The next concept on our list is very important to martial artists but it is better known by its theatrical name, "monkey doesn't want to go to school." It is a way of sinking in response to another person pulling on ones arms, such that, one cannot be pulled forward off of ones feet or base. It does not involve leaning backwards. It is also characterized by complete relaxation of the legs, there is no tightening of the thighs nor of the feet muscles. It is most certainly not a form of "rooting." This skill is often kept secret by martial arts teachers, and children often do it naturally without being taught.
Building on "monkey doesn't want to go to school," we finally come to opening the kua. I charge $10,000 dollars for this teaching. But I guarantee you will learn it in ten years or you get your money back.
I'm tempted to say that the ability to open ones kua is rare.

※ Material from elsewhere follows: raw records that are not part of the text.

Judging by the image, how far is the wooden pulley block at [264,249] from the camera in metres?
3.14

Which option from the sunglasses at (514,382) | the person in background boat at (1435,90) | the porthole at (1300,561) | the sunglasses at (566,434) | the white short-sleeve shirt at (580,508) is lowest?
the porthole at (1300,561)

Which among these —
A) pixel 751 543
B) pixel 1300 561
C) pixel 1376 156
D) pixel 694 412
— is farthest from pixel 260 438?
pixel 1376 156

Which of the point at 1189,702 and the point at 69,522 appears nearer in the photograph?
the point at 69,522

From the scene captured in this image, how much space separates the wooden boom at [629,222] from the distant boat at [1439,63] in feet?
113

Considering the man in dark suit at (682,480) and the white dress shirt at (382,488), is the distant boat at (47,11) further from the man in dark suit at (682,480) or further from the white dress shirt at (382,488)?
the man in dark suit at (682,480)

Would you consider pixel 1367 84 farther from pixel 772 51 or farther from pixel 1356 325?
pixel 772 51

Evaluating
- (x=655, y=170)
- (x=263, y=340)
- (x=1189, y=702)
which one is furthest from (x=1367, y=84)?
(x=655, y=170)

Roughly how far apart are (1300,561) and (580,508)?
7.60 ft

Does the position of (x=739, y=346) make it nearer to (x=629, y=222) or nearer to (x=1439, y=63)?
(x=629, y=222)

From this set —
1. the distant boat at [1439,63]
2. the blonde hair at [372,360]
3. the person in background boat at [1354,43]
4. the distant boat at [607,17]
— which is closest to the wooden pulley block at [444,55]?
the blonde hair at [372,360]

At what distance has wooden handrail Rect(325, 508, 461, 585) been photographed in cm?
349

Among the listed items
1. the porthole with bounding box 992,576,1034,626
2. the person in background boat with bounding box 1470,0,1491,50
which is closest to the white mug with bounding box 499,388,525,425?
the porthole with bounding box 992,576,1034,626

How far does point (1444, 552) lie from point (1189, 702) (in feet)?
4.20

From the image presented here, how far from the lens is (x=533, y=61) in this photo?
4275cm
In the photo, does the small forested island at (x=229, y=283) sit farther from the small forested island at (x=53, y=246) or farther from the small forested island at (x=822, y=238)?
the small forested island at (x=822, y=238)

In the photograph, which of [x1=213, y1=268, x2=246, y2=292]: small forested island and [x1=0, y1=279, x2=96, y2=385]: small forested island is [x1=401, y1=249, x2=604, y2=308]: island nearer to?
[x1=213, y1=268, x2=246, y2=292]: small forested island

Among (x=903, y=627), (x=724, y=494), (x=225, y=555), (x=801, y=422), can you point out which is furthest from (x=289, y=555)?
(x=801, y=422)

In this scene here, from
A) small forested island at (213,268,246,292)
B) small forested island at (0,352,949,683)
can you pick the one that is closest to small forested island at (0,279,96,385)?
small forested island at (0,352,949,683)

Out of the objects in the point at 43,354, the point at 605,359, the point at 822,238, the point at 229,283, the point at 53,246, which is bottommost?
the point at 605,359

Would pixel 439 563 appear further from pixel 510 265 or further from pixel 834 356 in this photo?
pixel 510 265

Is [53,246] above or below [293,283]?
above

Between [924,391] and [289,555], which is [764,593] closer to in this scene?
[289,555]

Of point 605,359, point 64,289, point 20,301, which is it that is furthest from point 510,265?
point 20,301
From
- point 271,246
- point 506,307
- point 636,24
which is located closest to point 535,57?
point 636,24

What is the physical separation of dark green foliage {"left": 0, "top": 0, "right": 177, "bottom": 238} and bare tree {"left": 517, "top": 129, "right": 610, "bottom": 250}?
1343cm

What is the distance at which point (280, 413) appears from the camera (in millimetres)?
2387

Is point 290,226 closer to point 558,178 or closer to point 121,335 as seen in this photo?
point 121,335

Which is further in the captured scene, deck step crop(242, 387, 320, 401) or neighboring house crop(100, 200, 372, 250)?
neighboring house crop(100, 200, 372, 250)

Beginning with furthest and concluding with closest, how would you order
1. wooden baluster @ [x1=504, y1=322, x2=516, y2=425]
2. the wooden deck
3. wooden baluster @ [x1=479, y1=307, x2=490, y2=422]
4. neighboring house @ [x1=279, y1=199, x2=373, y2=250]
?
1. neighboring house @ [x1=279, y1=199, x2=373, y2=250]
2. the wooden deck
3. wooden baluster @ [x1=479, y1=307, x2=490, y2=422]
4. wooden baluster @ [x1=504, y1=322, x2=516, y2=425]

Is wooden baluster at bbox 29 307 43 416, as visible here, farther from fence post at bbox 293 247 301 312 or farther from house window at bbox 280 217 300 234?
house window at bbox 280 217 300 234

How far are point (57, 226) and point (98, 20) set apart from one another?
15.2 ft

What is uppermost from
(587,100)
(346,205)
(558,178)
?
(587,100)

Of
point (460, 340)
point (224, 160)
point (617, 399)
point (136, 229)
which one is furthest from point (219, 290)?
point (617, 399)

But it isn't that rare, lots of ballet dancers do it. And there are all kinds of situations where people open their kua without naming it, perhaps you do this when you stick your toe into the river to test the temperature before making a full plunge. But what is rare is the ability to keep the kua opening in response to complex forces.
To accomplish this last step requires a cascade of discrete skills, executed in the right order, and practiced, not just until they are natural and spontaneous, but to the point where they re-form and re-shape ones body.
This is unequivocally a daoist art form, and requires direct daoist transmission. Scholars are still uncomfortable with the idea that there is a form of authentic daoism that doesn't have a textual lineage, they generally refer to people like me as a "practitioner." That's okay, but there is a categorical problem with this term; namely that people who receive daoist transmissions prioritize view and fruition over methods. Methods tend to be disheveled, flexible, expressive and spontaneous. In that sense, I'm not a "practitioner," it is a mistake to point to what I practice. I'm actually a daoist because of my view of the human relationship to nature, and the experience and expression of the fruition of that view.
Anyway back to methods, sort of. The non-conceptual experience of sitting and forgetting (zuowang 坐忘), by definition can not be expressed in words. This same view is foundational for practicing zhanzhuang 站桩 (standing still), daoyin 導引 (pulling and guiding), jindan 金丹 (golden elixir). If I had to name it, I'd say it is an experience of limitless space, a stage if you will, wuwei 無為, an agenda-less openness of not knowing. Once that is irreversibly established, then these methods can dance around on the stage as: emptiness, stillness, movement, bubbling, flowing, fire and water, mercury and gold, or the magical and the mundane.
Opening the kua is a form of emptiness. This type of emptiness arises spontaneously when we drop all intention within the body--also giving rise to a visualized qi body out in the space around us. But that isn't enough. Because simply having qi and emptiness is not stable under the pressure of complex movement and outside forces. This 'event' must take place in a larger experience of limitless space. The space can then be moved using the imagination. But that only works if the qi body is simultaneously felt and imagined.
So the whole thing is actually pretty easy. Like I said, for $10,000... guaranteed. Opening the kua can also be awesome for ones health, but since that idea is associated with Tai Chi and is so cliché and problematic, I will deal with it in a future post.
Warning: The information in this post has previously been top secret, anyone attempting to practice it without the proper initiations will surely shorten their lives.